Won't somebody give 30 cents to the Bryan campaign fund?—New York Tribune. Allowing for the joke, which seems to be a necessity with us in every relation, the sneer that underlies this remark is not well considered. as. indeed, sneers rarely are. Let us look at the subject a moment: For years the people have been sullen at the great sums of money raised by the “beneficiaries” to carry elections. This sullenness has grown from the days when It was frankly called "frying the fat” out of the protected interests to those more recent days when there was an issue of veracity between two great personages about the raising of a quarter of a million of dollars for the Republican campaign of New York—the issue being as to the Initiative on which the sum was raised Just before the election. This culminated in anger on the part of the people so plainly felt that the President and his candidate tried to get a publicity plank in the Republican platform. They were ignomlniously defeated. The President might choose the candidate, but he should not shut off the golden stream that had been wont to flow every four years when
tapped by the Republican party.
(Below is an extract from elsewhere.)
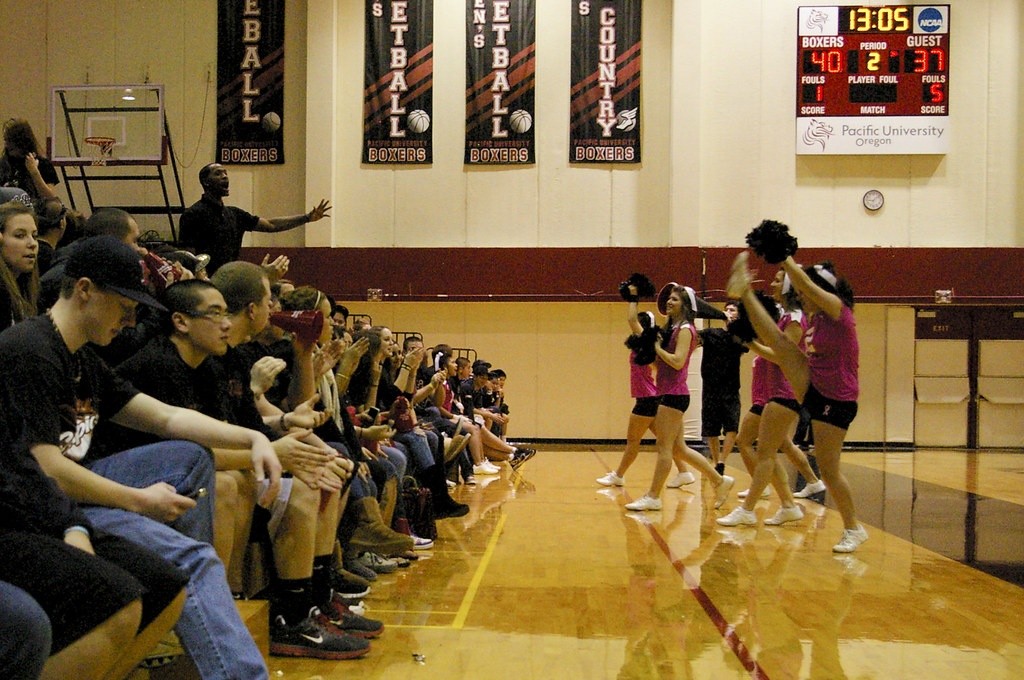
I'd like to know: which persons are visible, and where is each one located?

Then came the Democratic platform, declaring for publicity, and followed promptly by the action of the Democratic national candidates and committee, announcing that no contributions from corporations would be accepted, and limiting the highest single subscription to $lO,000, all gifts to be published before the election. Thereupon there was hurring to and fro by the Republicans, and, as Mr. Taft announced at Cincinnati, a treasurer for the Republican campaign was chosen from New York, where he would be compelled, under the law, to make public the contributions—after the
election! That is, we are to have thus much Republican publicity because the law of a State compels it. Meanwhile, a Western treasurer for Republican campaign contributions was chosen in Chicago, his strength being, as announced, .that he is not only a wealthy man, but Is a member of the board of review, that passes on the taxes that large corporations and estates pay in Illinois (which has no law compelling publicity for campaign contributions). His facilities for the job are at once apparent. So much for the Republican position. But now here is the Democratic party, confessedly made up of the people who are not rich, with no friends among the “beneficiaries,” and no facilities for “frying the fat” out of them, which has expressly renounced such contributions and has asked instead that the people send in their contributions, sums as small as one dollar being asked. The Tribune suggests 30 cents. So we have reached the stage where not only one party has all of the beneficiaries corralled, ready to tap for its benefit, but when an appeal is made to the common people that this is their fight, and that their humbly gifts from each, according to his means, should be made for the “common defense and the general welfare,” it is sneered at by those that look down from the buttressed wealth of the country. The sneer indicates the situation and the contemptuous advantage which the cohorts of wealth believe they hold. What can the plain people, the mass that work for a bare living, do to raise money for a political party that shall have charge of the people's government? “Won’t somebody give 30 cents to the, Bryan campaign fund?” There is heard all the insolence of wealth, all of the arrogance of long-continued possession of power. The idea of the people, the simple people. Raising money enough out of their small means to finance a national campaign! For the plain people to antagonize the combined wealth „of this plutocracy is like a man tackling a machine with his bare hands. But one thing makes the contest not only an even one, but may give victory to the people, and that is that it is votes that are counted, not money, and of these the people have the most, if they use them rightly. —lndianapolis News.